China Plans to Promote, and Regulate, Digital Humans

October 14, 2022

We learn from Rest of World that “Beijing Will Regulate ‘Digital Humans’ in the Metaverse and Beyond.” Because of course it will. The proclamation was issued in the government’s four-year Action Plan, a document that indicates to businesses what it expects of them in the near future. The Chinese seem quite taken with “digital humans,” from virtual idols to game avatars, and President Xi Jinping is eager to capitalize on the trend. Reporter Meaghan Tobin specifies:

“The plan envisions huge growth in the next few years, projecting that by 2025, revenue will hit $7.3 billion in the capital city alone — and expecting that virtual humans will assist with online banking, shopping, and travel services within the next few years.”

Though the growing virtual idol industry has a real problem with overworked employees, that is not a focus of the plan.
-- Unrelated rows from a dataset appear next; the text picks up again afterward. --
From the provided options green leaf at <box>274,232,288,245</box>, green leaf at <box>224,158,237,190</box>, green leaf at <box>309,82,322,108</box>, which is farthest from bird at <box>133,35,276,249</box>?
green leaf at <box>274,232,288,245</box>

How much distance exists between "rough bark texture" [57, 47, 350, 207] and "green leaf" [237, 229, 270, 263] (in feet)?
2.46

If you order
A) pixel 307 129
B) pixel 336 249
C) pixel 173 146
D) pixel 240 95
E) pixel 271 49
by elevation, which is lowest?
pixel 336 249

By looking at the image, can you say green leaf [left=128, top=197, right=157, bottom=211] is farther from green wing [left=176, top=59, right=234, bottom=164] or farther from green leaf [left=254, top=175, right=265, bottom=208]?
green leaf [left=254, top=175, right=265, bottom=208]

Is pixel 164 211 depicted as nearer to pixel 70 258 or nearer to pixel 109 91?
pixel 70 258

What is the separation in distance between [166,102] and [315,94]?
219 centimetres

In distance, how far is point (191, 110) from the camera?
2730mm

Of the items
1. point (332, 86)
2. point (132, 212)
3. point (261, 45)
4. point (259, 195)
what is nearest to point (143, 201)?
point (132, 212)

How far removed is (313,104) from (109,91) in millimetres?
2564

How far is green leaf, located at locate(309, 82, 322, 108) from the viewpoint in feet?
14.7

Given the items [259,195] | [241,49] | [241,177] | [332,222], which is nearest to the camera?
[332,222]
It has two main priorities: One, naturally, is to promote the “healthy and orderly development of society.” Aka censorship. The other is the security of personal information. That sounds like a good thing—until one considers the government seeks to secure this data for its own purposes. Protecting users from criminals may be just a side benefit. Citing Hanyu Liu, an analysis of China’s gaming and metaverse industries, Tobin continues:

“The plan also signals that Beijing will take a more active role in handling the personal data generated by these platforms. Some of the directives outlined in the plan require any user-facing aspect of the digital human industry to be subject to rules that protect information about and generated by platform users, while also treating user data as a resource to be traded on the country’s new data exchanges. As is the case on almost all user-facing tech platforms in China today, Liu noted, any users of metaverse or gaming platforms that could be considered part of the digital human industry will likely be required to tie their online personas to their real-life identification documents.”

So we should not expect to see a wave of virtual protestors in China any time soon. According to Qiheng Chen, who has analyzed China’s tech policies, this push is an effort to garner talent and funds that will support its larger goal—making the country more self-sufficient in related industries like semiconductors and artificial intelligence. Those do sound a bit more strategic than simply embracing the whimsy of digital pop stars.